TITLE: Baule Bo Nun Amuin
TYPE: face mask
GENERAL REGION: Africa
COUNTRY: Côte d’Ivoire (Ivory Coast)
ETHNICITY: Baule
DESCRIPTION: Bo Nun Amuin Mask
CATALOG ID: AFCI016
MAKER: Unknown
CEREMONY: Funeral; Protection; Social Control; Spirit Invocation
AGE: ca. 1980s
MAIN MATERIAL: wood
OTHER MATERIALS: pigment

The Baule are a relatively large ethnic group inhabiting the eastern Côte d’Ivoire and parts of Ghana. They have a variety of masking traditions, but their most religiously important is the bo nun amuin. Bo nun amuin, translated roughly “god risen from the bush,” are sacred masks worn only by men. They channel powerful bush spirits and as such are used at funerals of village notables, to protect the village from external threats, and to instill discipline and punishment on violators of customs, especially women. They are danced to the sound of a loud bull-roarer, to warn women and children not to watch.

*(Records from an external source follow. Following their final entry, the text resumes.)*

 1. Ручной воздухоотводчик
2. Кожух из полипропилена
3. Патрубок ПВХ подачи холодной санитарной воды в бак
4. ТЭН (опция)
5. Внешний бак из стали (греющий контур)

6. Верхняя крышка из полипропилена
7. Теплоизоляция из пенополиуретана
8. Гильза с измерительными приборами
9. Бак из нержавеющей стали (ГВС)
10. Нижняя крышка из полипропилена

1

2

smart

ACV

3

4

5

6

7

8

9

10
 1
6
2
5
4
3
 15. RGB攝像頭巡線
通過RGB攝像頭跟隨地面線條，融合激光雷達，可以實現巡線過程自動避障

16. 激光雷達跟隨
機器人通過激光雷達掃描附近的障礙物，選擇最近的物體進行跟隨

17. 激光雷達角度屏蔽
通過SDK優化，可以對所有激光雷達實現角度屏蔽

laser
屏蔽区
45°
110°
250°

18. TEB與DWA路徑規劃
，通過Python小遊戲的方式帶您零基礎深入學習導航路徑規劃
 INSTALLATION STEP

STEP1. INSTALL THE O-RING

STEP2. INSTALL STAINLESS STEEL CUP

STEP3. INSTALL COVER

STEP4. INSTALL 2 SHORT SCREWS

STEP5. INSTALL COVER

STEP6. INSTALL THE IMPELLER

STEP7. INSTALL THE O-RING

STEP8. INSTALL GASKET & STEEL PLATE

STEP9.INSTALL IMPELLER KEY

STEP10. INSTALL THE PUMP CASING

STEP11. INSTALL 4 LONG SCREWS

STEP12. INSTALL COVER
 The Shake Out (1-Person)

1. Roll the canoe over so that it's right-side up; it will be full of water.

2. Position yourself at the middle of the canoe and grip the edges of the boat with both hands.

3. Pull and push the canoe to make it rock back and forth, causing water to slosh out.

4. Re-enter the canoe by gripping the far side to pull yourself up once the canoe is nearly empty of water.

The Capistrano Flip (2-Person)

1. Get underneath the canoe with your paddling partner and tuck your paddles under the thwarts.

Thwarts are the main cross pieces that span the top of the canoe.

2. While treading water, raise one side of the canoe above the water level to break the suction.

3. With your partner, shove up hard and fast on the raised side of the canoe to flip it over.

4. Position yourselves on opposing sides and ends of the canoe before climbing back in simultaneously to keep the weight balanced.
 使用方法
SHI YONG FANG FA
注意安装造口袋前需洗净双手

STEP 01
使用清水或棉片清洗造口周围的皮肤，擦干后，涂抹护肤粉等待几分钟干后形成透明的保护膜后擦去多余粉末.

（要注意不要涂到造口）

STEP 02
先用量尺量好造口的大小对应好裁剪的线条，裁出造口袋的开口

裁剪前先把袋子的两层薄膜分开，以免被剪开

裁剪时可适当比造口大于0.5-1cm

In the past, bo nun amuin were kept in shrines outside of the village, but now are brought to bush shrines on the day before the dance. The men formerly appear naked before the masks to assure the spirit of their masculinity, but today they simply drop their pants when they approach the masks. Before crossing the shrine’s threshold palm wine or gin will be poured over it, and then spat onto the mask as an offering to the mask spirit. Before the 1970’s, war prisoners were sacrificed to the spirit, but today animals such as dogs or chickens are used.  The society eats the sacrificial meat, and then the heart and liver of the animal is spat on the mask as an offering. The dancer is bathed and puts on protective amulets, blade shaped bark around his hands and knees, and rattles on his feet. The society next evokes the spirit by singing, and the mask can then leave the shrine for the dance. After the dance, the men shout “k buno,” “go back to the bush,” to usher the potentially dangerous spirit out of the village.

Bo nun amuin masks have varied forms, but they tend to assume the form of a mythological beast combining attributes of an antelope and leopard, sometimes with anthropomorphic features as well. The resemblance to the kponyungo or “fire spitter” funerary mask of their Senufo neighbors is sometimes striking. This specific mask has the relatively unusual shape of an abstract, elongated warthog.